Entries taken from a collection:
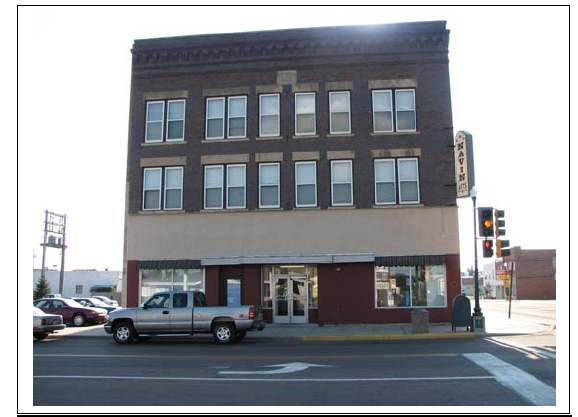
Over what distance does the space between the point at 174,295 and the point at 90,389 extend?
29.0 ft

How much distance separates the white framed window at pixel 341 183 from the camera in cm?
2452

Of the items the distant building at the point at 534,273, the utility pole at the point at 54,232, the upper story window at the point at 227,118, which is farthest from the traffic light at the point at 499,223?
the distant building at the point at 534,273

(Problem description): Recast the part of the listing that opens with the line containing "Of the items" and runs to the end of the listing as a Markdown table with the columns Number and Text, giving each non-blank line its own row.

(Written answer):
| Number | Text |
|---|---|
| 1 | Of the items the distant building at the point at 534,273, the utility pole at the point at 54,232, the upper story window at the point at 227,118, which is farthest from the traffic light at the point at 499,223? |
| 2 | the distant building at the point at 534,273 |